Ian Hanomansing: Where's the Coverage of Convergence?
ICANN, the supposedly democratic body that is in charge of governing internet domain names, seems to be avoiding the most basic principles of transparency. Salon's interview with John Gilmore has details, and bit of interesting history of the domain name system.
The strings that were pulled before and during the Clinton administration's "Green Paper" and "White Paper" process, that ultimately resulted in the creation of NewCo, also known as ICANN, were pulled by SAIC. SAIC is a very interesting for-profit company with a multibillion-dollar annual revenue, most of which comes from classified contracts with the U.S. military. What's even more interesting about SAIC is that there is no external control on it: It is "employee-owned," i.e., there are no outside stockholders. If you leave the company, you have to sell your shares in it. SAIC's board of directors reads like a who's who of the military-industrial complex (former secretaries of defense, spy-agency heads, etc.). When you read about the government wasting billions on "homeland security," guess who gets it. SAIC's home page features their new brochure on "SAIC -- Securing the Homeland."
Somebody at SAIC noticed that a tiny company had gotten the temporary monopoly to run the domain name system, and was being paid a few million dollars by the government, over a few years, to do all the work. In March 1995, SAIC acquired this company (Network Solutions) for $3 million, from its founder, who had won the bid because his five- or 10-person company was "minority owned." (He later complained bitterly that they'd screwed him.)
Within the next six months, somebody inside the U.S. government suddenly decided that Network Solutions (the new SAIC subsidiary) could charge every domain name holder $50 per year, extracting hundreds of millions of dollars from Internet users. That policy was instituted despite the best efforts of the Internet community to stop it. That's one string that was pulled. Who exactly pulled it? Sounds like a job for an investigative reporter.

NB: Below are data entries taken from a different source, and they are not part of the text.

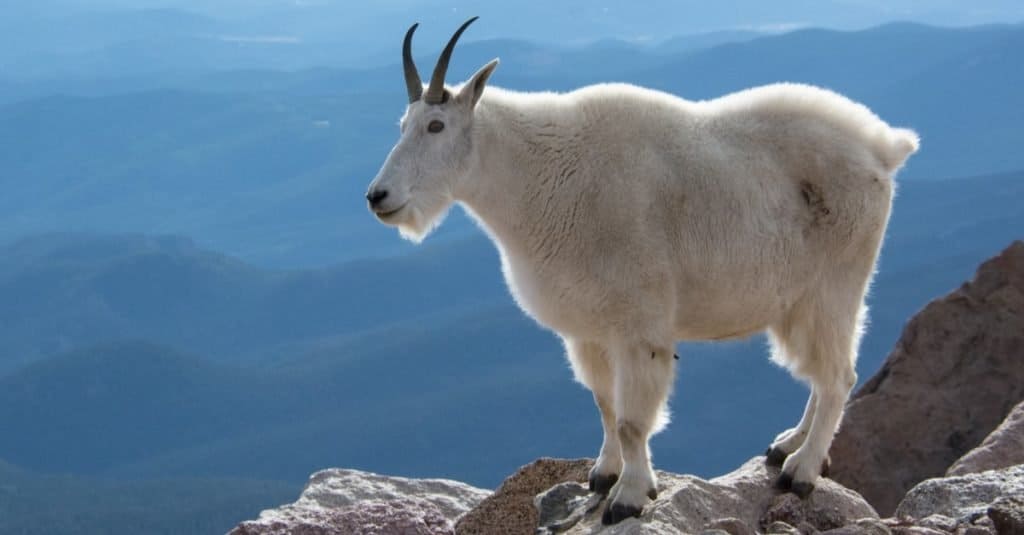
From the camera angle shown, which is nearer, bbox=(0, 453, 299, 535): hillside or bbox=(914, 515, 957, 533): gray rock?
bbox=(914, 515, 957, 533): gray rock

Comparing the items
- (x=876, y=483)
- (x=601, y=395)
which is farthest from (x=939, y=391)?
(x=601, y=395)

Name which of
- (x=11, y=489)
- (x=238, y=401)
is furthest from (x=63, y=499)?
(x=238, y=401)

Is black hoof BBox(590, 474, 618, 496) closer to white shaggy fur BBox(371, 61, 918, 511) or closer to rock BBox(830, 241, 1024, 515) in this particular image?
white shaggy fur BBox(371, 61, 918, 511)

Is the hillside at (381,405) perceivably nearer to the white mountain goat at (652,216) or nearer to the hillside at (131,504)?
the hillside at (131,504)

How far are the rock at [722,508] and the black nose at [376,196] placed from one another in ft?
6.45

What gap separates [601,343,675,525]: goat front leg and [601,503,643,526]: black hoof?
0.02 m

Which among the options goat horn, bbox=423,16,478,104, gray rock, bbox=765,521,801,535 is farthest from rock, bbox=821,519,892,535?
goat horn, bbox=423,16,478,104

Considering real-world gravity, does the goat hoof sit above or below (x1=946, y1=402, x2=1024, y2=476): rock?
below

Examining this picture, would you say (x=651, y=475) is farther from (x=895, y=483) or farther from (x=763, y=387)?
(x=763, y=387)

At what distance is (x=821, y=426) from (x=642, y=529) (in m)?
2.05

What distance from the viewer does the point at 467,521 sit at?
24.4 feet

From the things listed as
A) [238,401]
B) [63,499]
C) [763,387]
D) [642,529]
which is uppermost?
[238,401]

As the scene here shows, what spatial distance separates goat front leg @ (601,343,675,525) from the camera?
6832 millimetres

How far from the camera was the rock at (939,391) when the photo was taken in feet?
36.4
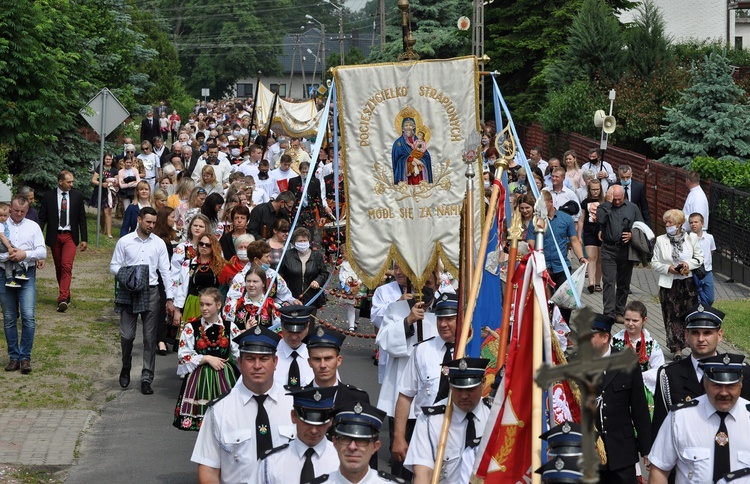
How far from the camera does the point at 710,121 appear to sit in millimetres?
27828

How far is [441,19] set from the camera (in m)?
52.2

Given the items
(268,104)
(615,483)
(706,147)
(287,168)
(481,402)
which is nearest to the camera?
(481,402)

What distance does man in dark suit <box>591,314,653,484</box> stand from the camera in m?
8.48

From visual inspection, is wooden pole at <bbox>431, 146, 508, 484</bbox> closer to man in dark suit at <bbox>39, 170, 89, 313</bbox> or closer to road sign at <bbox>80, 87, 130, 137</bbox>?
man in dark suit at <bbox>39, 170, 89, 313</bbox>

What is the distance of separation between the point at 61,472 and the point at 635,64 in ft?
90.0

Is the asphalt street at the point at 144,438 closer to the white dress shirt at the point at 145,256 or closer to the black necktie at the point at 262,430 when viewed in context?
the white dress shirt at the point at 145,256

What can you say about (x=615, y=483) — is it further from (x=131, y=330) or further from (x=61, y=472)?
(x=131, y=330)

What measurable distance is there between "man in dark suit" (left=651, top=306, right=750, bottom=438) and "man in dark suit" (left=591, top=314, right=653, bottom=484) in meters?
0.15

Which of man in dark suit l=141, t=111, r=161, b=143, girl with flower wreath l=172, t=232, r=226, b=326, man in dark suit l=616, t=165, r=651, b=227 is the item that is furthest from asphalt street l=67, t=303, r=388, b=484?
man in dark suit l=141, t=111, r=161, b=143

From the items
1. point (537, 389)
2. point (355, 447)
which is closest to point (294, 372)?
point (355, 447)

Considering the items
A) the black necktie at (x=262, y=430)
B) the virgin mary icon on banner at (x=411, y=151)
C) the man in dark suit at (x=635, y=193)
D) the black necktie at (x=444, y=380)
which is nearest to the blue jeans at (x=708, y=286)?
the virgin mary icon on banner at (x=411, y=151)

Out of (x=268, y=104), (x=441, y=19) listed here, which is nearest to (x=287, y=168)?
(x=268, y=104)

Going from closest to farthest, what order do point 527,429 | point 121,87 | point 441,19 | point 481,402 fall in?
point 527,429 < point 481,402 < point 121,87 < point 441,19

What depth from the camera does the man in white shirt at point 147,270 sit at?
13453 millimetres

I helped to design and build the infrastructure for CORE to become a domain name registry. It cost us less than 25 cents per year per name to run. Even if you added the likely legal bills from NSI suing us, it amounted to less than $2 per year for each domain name. NSI is still charging $6 per year, and doing it in much higher volumes, where it should actually cost them less than 1 cent per year to do the work.